------ TEXTE DE LECTURE ------
Proche des vitraux se trouve une statue représentant le saint avec un cochon à ses pieds. Cette tradition iconographique date de la fin du XIVe siècle. Si le cochon n’a rien à voir avec la vie du saint, il est lié aux Antonins œuvrant pour les malades du feu de saint Antoine : en reconnaissance, alors que les porcs n’avaient pas le droit d’errer librement dans les rues, ceux des Antonins pouvaient se nourrir en fouillant les ordures dans les rues des villages. Le saint est représenté très âgé car il est mort à 105 ans. Autant la vie de saint Antoine le grand fut longue autant celle de saint Antoine de Padoue fut brève.
Saint Antoine de Padoue
Le saint patron de l’église est mis ici à l’honneur de manière spectaculaire : il est représenté configuré au Christ sur le tympan, sa vie jalonnée de nombreux miracles est narrée le long de la nef, et dans l’axe du chœur il monte au ciel dans la gloire !
Ce programme iconographique reflète combien la dévotion aux saints en général et à saint Antoine en particulier ici était vivante en cette fin du XIXe siècle.
Né à Lisbonne en 1195 et baptisé Ferdinand, il entre d’abord chez les chanoines réguliers de saint Augustin vers l’âge de quinze ans où il reste pendant 8 années, y recevant une solide formation biblique et théologique.
En 1220, il rencontre les frères mineurs ainsi que l’on appelait alors les franciscains et apprend que certains sont morts martyrs au Maroc en témoignant du Christ, il rejoint cet ordre et désire à son tour donner sa vie pour annoncer le Sauveur. Il part alors en Afrique pour y être témoin de l’amour de Dieu mais ses projets sont contrecarrés car il tombe malade et doit rebrousser chemin.
A son retour en Italie, il rencontre saint François et est envoyé près de Forli où il se consacre à la prière, aux pauvres et aux malades. C’est en 1222, lors des ordinations sacerdotales, qu’il est amené à prêcher. A cette occasion se révèle un extraordinaire talent de prédicateur qui pourtant n’entamera jamais sa grande humilité.
Il est alors envoyé fonder des maisons de son ordre en France et combattre l’hérésie des albigeois. Ici est raconté le miracle de la mule qui sert de prédication sur la présence réelle du Seigneur dans l’hostie consacrée :
Alors qu’un incrédule a accepté d’affamer sa mule pour montrer qu’un animal, pourtant créature de Dieu, ne saurait résister au foin, saint Antoine apporte Le Saint-Sacrement et dit
« En vertu et au nom du Créateur, que moi, pour autant que j’en sois indigne, je tiens vraiment entre les mains, je te dis ô animal et je t’ordonne de t’en approcher prestement avec humilité afin de lui prêter la vénération due, afin que les hérétiques apprennent clairement de ce geste que chaque créature est sujette de son Créateur »
Une autre histoire aux accents très franciscains raconte la prédication aux poissons :
« Alors que plusieurs personnes se moquaient de ses prêches, le saint se rendit au bord d’un rivière et dit :
« Étant donné que vous démontrez être indignes de la parole de Dieu, voilà, je m’adresse aux poissons pour confondre plus ouvertement votre incrédulité. Avec ferveur il s’adressa aux poissons énumérant les dons accordés par Dieu. »
------
Pouvez-vous recopier mot pour mot le passage du texte de lecture situé entre « Né à Lisbonne » et « doit rebrousser chemin. », ces deux extrémités comprises ?
------ DONNÉES FOURNIES ------
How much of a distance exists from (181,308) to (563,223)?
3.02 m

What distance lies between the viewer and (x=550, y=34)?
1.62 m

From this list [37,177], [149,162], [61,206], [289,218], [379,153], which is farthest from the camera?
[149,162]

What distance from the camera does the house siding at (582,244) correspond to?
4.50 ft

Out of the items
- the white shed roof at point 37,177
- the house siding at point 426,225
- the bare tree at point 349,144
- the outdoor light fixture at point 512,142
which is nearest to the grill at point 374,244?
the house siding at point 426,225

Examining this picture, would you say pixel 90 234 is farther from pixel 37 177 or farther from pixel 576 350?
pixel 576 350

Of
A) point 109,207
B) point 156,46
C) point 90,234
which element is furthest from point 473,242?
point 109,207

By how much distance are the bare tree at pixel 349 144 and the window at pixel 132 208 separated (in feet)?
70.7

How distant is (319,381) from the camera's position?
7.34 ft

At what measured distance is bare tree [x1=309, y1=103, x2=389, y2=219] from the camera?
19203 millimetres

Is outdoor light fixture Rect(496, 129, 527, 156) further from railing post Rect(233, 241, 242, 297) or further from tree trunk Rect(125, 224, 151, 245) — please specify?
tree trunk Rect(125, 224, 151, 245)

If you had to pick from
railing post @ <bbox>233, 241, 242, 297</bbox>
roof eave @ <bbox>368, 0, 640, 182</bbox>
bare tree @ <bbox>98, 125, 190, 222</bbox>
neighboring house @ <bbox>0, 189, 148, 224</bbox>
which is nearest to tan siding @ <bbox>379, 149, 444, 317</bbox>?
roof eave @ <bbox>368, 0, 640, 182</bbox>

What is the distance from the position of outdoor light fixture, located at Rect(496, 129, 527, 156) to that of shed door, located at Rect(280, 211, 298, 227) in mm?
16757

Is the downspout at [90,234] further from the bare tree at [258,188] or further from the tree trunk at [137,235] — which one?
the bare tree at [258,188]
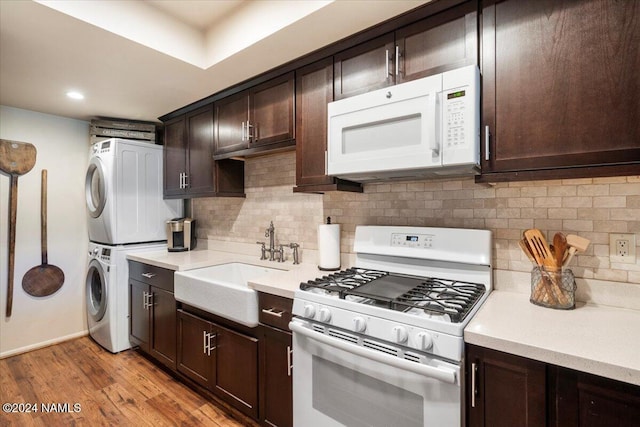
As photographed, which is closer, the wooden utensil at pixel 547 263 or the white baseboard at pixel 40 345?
the wooden utensil at pixel 547 263

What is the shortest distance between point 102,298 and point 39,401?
0.88 meters

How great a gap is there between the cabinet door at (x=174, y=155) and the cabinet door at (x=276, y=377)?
6.02 feet

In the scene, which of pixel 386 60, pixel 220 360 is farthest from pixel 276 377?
pixel 386 60

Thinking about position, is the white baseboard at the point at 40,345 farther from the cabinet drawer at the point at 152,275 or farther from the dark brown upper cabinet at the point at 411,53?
the dark brown upper cabinet at the point at 411,53

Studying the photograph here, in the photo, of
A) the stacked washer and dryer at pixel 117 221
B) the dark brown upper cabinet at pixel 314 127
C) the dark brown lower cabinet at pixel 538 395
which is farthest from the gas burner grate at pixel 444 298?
the stacked washer and dryer at pixel 117 221

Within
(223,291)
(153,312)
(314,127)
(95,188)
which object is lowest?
(153,312)

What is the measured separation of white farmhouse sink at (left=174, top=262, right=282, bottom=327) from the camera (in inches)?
67.2

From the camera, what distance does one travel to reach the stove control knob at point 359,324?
1.23 m

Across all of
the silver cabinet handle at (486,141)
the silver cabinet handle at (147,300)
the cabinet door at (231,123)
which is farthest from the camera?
the silver cabinet handle at (147,300)

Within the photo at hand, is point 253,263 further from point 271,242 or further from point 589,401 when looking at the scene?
point 589,401

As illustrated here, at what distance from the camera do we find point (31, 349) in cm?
290

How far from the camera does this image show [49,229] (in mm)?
3020

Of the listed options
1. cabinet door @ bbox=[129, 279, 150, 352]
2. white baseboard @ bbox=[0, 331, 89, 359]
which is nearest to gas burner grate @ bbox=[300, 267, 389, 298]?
cabinet door @ bbox=[129, 279, 150, 352]

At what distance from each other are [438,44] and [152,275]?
8.32 feet
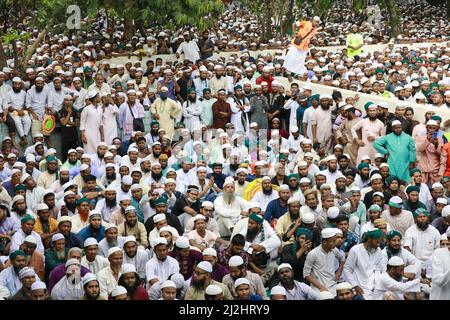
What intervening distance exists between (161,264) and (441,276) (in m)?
2.69

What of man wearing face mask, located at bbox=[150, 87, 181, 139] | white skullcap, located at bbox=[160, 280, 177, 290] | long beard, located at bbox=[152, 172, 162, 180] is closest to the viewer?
white skullcap, located at bbox=[160, 280, 177, 290]

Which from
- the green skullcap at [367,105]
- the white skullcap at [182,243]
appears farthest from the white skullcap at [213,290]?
the green skullcap at [367,105]

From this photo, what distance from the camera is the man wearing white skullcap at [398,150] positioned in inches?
515

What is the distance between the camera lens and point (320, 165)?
13078mm

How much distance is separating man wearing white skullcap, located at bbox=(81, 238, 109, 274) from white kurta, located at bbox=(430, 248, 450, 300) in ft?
10.4

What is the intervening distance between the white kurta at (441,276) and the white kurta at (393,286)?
0.18 meters

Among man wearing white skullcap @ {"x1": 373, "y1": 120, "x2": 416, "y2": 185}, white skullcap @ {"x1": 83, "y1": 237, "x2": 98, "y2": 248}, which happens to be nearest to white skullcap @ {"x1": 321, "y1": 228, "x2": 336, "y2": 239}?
white skullcap @ {"x1": 83, "y1": 237, "x2": 98, "y2": 248}

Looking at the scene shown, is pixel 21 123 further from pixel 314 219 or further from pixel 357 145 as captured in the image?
pixel 314 219

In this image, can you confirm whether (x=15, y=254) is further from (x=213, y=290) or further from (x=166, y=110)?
(x=166, y=110)

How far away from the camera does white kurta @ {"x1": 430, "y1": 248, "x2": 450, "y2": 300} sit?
8906 mm

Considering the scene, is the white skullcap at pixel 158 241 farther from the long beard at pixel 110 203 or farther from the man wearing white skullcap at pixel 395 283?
the man wearing white skullcap at pixel 395 283

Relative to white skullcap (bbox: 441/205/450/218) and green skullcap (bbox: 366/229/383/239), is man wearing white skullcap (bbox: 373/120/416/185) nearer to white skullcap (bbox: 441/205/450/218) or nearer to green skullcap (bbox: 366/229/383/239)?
white skullcap (bbox: 441/205/450/218)
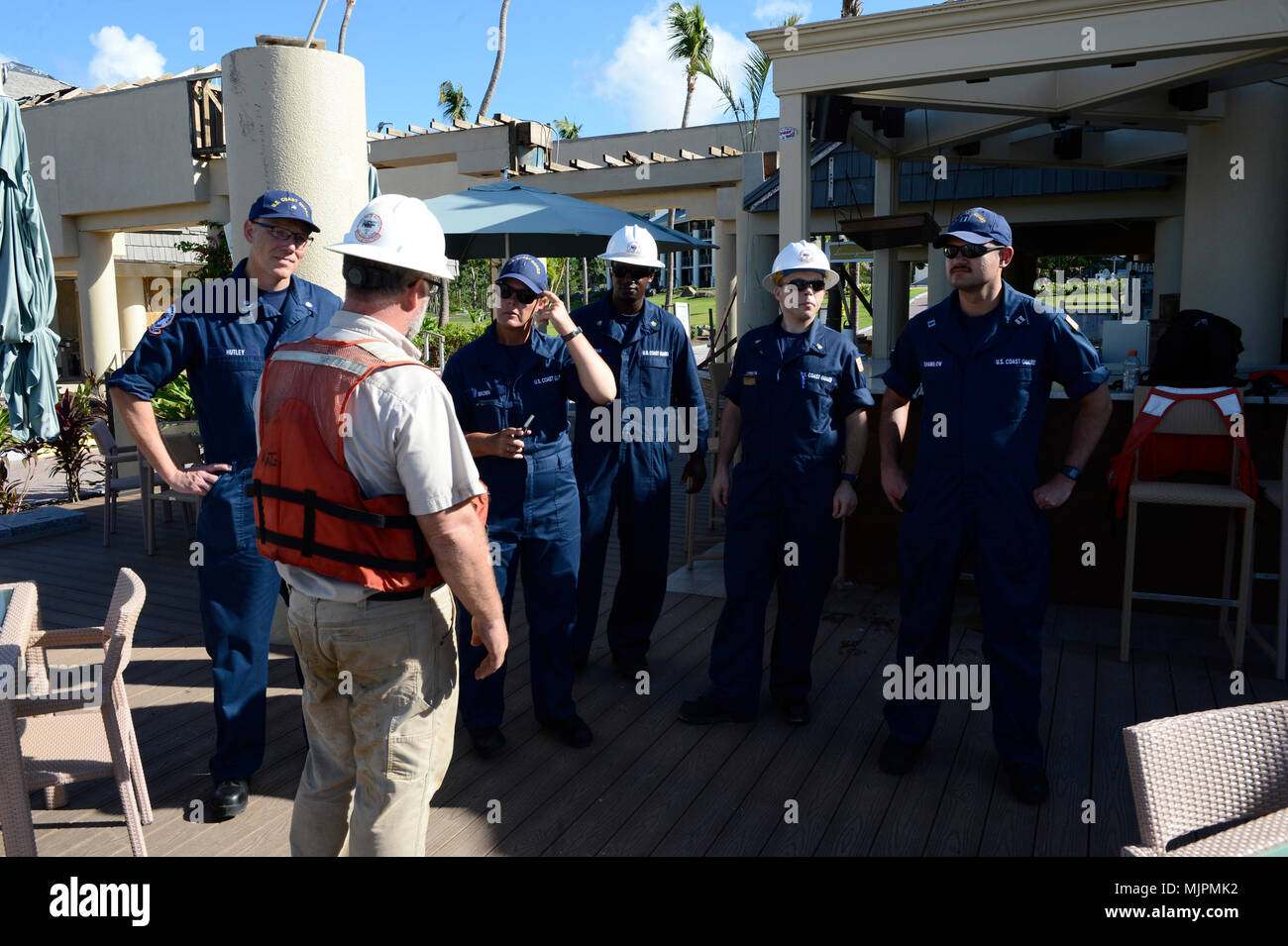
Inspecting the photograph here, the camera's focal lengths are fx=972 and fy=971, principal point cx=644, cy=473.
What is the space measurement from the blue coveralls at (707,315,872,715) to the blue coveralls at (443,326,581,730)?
2.25 feet

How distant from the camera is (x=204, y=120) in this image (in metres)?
15.2

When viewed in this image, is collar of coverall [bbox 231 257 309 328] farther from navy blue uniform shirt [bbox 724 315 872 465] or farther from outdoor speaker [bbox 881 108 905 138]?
outdoor speaker [bbox 881 108 905 138]

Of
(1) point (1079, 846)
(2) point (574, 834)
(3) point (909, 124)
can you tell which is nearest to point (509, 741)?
(2) point (574, 834)

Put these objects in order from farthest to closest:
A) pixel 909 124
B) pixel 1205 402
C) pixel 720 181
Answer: pixel 720 181
pixel 909 124
pixel 1205 402

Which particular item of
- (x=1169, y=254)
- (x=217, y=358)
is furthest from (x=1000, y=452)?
(x=1169, y=254)

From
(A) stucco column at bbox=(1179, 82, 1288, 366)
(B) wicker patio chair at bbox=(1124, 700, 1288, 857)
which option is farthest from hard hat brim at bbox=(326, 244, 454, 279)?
(A) stucco column at bbox=(1179, 82, 1288, 366)

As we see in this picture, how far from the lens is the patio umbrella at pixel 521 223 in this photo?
6457mm

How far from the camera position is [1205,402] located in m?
4.73

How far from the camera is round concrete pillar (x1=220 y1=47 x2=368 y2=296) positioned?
4852 millimetres

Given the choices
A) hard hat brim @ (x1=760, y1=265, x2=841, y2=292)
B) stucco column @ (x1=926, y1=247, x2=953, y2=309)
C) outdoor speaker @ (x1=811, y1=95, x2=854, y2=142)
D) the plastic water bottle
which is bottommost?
the plastic water bottle

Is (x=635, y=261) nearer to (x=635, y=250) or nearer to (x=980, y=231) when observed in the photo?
(x=635, y=250)

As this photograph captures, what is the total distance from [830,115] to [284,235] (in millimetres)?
4546
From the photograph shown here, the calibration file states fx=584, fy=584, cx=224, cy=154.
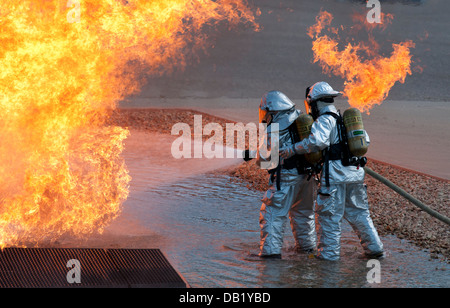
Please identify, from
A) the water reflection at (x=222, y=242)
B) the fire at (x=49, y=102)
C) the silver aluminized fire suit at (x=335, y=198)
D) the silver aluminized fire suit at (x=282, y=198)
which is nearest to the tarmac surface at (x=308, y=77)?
the water reflection at (x=222, y=242)

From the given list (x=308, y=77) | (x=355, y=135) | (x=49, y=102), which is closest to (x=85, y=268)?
(x=49, y=102)

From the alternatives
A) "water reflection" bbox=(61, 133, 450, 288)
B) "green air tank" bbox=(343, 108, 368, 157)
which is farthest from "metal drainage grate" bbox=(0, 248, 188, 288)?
"green air tank" bbox=(343, 108, 368, 157)

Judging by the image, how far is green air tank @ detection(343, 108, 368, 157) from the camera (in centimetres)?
530

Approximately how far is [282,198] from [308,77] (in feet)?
47.7

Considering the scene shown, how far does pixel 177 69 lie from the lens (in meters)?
19.9

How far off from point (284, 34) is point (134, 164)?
50.8 feet

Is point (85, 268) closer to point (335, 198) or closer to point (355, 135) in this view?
point (335, 198)

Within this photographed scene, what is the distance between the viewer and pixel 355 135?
5.32 m

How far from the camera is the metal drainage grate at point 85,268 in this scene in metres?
4.49

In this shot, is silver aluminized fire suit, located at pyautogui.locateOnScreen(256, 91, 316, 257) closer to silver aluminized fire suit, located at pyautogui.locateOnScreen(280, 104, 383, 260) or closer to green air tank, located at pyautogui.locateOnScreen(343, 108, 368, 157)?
silver aluminized fire suit, located at pyautogui.locateOnScreen(280, 104, 383, 260)

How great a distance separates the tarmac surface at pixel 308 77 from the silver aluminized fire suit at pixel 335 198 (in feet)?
13.9

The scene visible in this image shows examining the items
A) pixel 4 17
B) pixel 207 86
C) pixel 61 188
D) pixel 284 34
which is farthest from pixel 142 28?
pixel 284 34

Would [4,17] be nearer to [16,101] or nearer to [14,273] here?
[16,101]

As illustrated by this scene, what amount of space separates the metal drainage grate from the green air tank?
6.44 ft
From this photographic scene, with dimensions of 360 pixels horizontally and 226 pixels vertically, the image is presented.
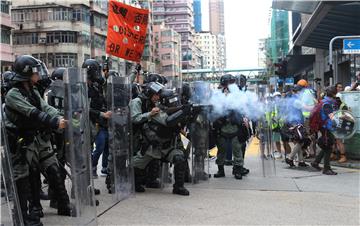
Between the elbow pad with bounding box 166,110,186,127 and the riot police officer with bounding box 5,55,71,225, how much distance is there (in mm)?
1728

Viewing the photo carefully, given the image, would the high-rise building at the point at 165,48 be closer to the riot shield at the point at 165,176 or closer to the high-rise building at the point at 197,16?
the high-rise building at the point at 197,16

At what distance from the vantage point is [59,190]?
5.11m

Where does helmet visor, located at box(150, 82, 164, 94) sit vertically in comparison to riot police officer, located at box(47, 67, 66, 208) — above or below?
above

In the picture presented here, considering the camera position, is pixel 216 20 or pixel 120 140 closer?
pixel 120 140

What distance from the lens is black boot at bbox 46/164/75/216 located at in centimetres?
500

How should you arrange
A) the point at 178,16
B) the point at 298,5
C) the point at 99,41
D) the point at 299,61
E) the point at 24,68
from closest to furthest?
the point at 24,68 < the point at 298,5 < the point at 299,61 < the point at 99,41 < the point at 178,16

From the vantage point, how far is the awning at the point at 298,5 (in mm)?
24202

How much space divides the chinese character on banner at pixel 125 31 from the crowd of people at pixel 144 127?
3.49ft

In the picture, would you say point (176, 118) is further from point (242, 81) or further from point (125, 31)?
point (125, 31)

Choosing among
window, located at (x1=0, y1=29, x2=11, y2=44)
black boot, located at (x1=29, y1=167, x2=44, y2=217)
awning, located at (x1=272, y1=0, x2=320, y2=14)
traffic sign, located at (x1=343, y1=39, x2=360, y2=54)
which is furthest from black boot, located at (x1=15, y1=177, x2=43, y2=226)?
window, located at (x1=0, y1=29, x2=11, y2=44)

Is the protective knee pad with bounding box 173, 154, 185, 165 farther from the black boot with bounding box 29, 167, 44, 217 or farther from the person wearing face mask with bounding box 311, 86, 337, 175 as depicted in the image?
the person wearing face mask with bounding box 311, 86, 337, 175

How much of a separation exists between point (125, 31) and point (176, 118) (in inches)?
165

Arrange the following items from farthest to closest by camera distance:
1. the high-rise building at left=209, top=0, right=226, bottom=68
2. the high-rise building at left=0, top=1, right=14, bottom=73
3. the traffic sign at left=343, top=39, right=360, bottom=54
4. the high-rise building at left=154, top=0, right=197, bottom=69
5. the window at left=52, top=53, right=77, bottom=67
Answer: the high-rise building at left=209, top=0, right=226, bottom=68, the high-rise building at left=154, top=0, right=197, bottom=69, the window at left=52, top=53, right=77, bottom=67, the high-rise building at left=0, top=1, right=14, bottom=73, the traffic sign at left=343, top=39, right=360, bottom=54

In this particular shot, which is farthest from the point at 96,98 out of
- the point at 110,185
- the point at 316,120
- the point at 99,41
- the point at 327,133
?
the point at 99,41
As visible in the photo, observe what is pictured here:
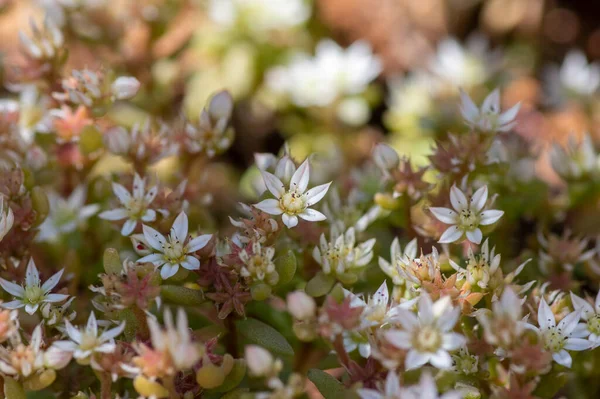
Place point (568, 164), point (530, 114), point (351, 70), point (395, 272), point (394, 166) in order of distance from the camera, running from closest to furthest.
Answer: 1. point (395, 272)
2. point (394, 166)
3. point (568, 164)
4. point (351, 70)
5. point (530, 114)

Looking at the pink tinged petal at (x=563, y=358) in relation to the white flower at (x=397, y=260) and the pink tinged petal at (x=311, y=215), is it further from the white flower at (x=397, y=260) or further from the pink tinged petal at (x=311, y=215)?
the pink tinged petal at (x=311, y=215)

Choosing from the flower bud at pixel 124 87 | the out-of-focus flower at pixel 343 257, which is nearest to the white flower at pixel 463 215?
the out-of-focus flower at pixel 343 257

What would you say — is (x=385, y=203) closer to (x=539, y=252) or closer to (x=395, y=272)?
(x=395, y=272)

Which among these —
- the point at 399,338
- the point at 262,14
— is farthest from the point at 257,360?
the point at 262,14

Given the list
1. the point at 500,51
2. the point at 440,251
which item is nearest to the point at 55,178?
the point at 440,251

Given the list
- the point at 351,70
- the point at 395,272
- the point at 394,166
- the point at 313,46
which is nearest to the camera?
the point at 395,272

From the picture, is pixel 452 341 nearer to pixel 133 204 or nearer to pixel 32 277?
pixel 133 204
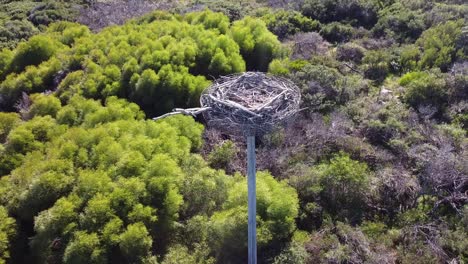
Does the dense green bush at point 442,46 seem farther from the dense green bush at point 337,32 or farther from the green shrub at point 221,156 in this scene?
the green shrub at point 221,156

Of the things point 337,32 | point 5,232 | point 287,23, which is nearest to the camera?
point 5,232

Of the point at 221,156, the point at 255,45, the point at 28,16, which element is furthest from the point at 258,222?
the point at 28,16

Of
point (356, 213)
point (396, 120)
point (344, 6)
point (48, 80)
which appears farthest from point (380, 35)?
point (48, 80)

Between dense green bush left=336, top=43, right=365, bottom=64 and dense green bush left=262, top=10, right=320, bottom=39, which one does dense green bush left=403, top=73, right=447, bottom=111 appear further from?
dense green bush left=262, top=10, right=320, bottom=39

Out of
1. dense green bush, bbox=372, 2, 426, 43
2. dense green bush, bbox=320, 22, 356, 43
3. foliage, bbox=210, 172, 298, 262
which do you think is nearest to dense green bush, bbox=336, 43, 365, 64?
dense green bush, bbox=320, 22, 356, 43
------
▶ **RÉPONSE**
Né à Lisbonne en 1195 et baptisé Ferdinand, il entre d’abord chez les chanoines réguliers de saint Augustin vers l’âge de quinze ans où il reste pendant 8 années, y recevant une solide formation biblique et théologique.
En 1220, il rencontre les frères mineurs ainsi que l’on appelait alors les franciscains et apprend que certains sont morts martyrs au Maroc en témoignant du Christ, il rejoint cet ordre et désire à son tour donner sa vie pour annoncer le Sauveur. Il part alors en Afrique pour y être témoin de l’amour de Dieu mais ses projets sont contrecarrés car il tombe malade et doit rebrousser chemin.